• [Try it] Produce an exact copy of the data below.

====== Available data ======

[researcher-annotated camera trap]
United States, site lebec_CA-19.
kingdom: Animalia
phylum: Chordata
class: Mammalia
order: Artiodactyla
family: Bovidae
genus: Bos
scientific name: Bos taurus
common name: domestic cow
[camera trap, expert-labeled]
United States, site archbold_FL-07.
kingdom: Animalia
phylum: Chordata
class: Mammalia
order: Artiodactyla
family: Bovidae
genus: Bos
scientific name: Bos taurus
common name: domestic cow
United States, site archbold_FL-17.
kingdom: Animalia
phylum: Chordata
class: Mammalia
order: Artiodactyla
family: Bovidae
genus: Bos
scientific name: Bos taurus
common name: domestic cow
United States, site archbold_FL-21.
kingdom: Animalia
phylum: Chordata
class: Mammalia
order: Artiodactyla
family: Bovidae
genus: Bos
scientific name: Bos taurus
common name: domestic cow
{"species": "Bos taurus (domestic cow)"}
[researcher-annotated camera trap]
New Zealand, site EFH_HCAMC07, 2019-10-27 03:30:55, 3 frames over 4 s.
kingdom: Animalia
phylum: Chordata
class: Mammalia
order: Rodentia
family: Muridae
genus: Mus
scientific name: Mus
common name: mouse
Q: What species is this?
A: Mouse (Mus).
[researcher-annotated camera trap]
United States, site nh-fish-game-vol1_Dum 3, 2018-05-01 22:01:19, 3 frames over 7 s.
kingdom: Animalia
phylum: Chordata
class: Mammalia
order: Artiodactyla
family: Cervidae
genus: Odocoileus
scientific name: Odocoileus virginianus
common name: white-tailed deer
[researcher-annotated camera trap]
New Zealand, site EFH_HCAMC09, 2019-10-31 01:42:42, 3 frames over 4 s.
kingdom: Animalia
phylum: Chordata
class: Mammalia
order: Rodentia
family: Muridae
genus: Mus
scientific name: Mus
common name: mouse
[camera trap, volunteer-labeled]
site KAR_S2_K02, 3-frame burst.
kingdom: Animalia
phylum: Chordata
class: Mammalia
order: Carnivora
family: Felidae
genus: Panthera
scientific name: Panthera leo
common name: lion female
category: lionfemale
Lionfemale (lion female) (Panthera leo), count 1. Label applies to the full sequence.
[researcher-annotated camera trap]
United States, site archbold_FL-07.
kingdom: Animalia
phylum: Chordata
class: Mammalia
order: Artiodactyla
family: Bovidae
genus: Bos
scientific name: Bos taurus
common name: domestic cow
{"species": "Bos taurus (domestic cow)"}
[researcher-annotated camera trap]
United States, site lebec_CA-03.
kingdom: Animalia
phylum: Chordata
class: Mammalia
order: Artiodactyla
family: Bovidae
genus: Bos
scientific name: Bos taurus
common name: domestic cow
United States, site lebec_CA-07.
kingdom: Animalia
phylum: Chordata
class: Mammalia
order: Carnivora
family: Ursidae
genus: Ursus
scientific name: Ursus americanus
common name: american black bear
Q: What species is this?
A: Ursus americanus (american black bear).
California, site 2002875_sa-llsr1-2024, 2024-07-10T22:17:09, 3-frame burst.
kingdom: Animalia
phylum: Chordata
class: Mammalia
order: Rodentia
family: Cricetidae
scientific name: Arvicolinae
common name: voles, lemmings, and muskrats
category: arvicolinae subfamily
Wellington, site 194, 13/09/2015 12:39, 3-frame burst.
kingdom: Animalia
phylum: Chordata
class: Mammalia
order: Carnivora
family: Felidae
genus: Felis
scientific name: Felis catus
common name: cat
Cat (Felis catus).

======

• [Your solution]
[researcher-annotated camera trap]
United States, site lebec_CA-19.
kingdom: Animalia
phylum: Chordata
class: Mammalia
order: Artiodactyla
family: Bovidae
genus: Bos
scientific name: Bos taurus
common name: domestic cow
[camera trap, expert-labeled]
United States, site archbold_FL-07.
kingdom: Animalia
phylum: Chordata
class: Mammalia
order: Artiodactyla
family: Bovidae
genus: Bos
scientific name: Bos taurus
common name: domestic cow
United States, site archbold_FL-17.
kingdom: Animalia
phylum: Chordata
class: Mammalia
order: Artiodactyla
family: Bovidae
genus: Bos
scientific name: Bos taurus
common name: domestic cow
United States, site archbold_FL-21.
kingdom: Animalia
phylum: Chordata
class: Mammalia
order: Artiodactyla
family: Bovidae
genus: Bos
scientific name: Bos taurus
common name: domestic cow
{"species": "Bos taurus (domestic cow)"}
[researcher-annotated camera trap]
New Zealand, site EFH_HCAMC07, 2019-10-27 03:30:55, 3 frames over 4 s.
kingdom: Animalia
phylum: Chordata
class: Mammalia
order: Rodentia
family: Muridae
genus: Mus
scientific name: Mus
common name: mouse
Q: What species is this?
A: Mouse (Mus).
[researcher-annotated camera trap]
United States, site nh-fish-game-vol1_Dum 3, 2018-05-01 22:01:19, 3 frames over 7 s.
kingdom: Animalia
phylum: Chordata
class: Mammalia
order: Artiodactyla
family: Cervidae
genus: Odocoileus
scientific name: Odocoileus virginianus
common name: white-tailed deer
[researcher-annotated camera trap]
New Zealand, site EFH_HCAMC09, 2019-10-31 01:42:42, 3 frames over 4 s.
kingdom: Animalia
phylum: Chordata
class: Mammalia
order: Rodentia
family: Muridae
genus: Mus
scientific name: Mus
common name: mouse
[camera trap, volunteer-labeled]
site KAR_S2_K02, 3-frame burst.
kingdom: Animalia
phylum: Chordata
class: Mammalia
order: Carnivora
family: Felidae
genus: Panthera
scientific name: Panthera leo
common name: lion female
category: lionfemale
Lionfemale (lion female) (Panthera leo), count 1. Label applies to the full sequence.
[researcher-annotated camera trap]
United States, site archbold_FL-07.
kingdom: Animalia
phylum: Chordata
class: Mammalia
order: Artiodactyla
family: Bovidae
genus: Bos
scientific name: Bos taurus
common name: domestic cow
{"species": "Bos taurus (domestic cow)"}
[researcher-annotated camera trap]
United States, site lebec_CA-03.
kingdom: Animalia
phylum: Chordata
class: Mammalia
order: Artiodactyla
family: Bovidae
genus: Bos
scientific name: Bos taurus
common name: domestic cow
United States, site lebec_CA-07.
kingdom: Animalia
phylum: Chordata
class: Mammalia
order: Carnivora
family: Ursidae
genus: Ursus
scientific name: Ursus americanus
common name: american black bear
Q: What species is this?
A: Ursus americanus (american black bear).
California, site 2002875_sa-llsr1-2024, 2024-07-10T22:17:09, 3-frame burst.
kingdom: Animalia
phylum: Chordata
class: Mammalia
order: Rodentia
family: Cricetidae
scientific name: Arvicolinae
common name: voles, lemmings, and muskrats
category: arvicolinae subfamily
Wellington, site 194, 13/09/2015 12:39, 3-frame burst.
kingdom: Animalia
phylum: Chordata
class: Mammalia
order: Carnivora
family: Felidae
genus: Felis
scientific name: Felis catus
common name: cat
Cat (Felis catus).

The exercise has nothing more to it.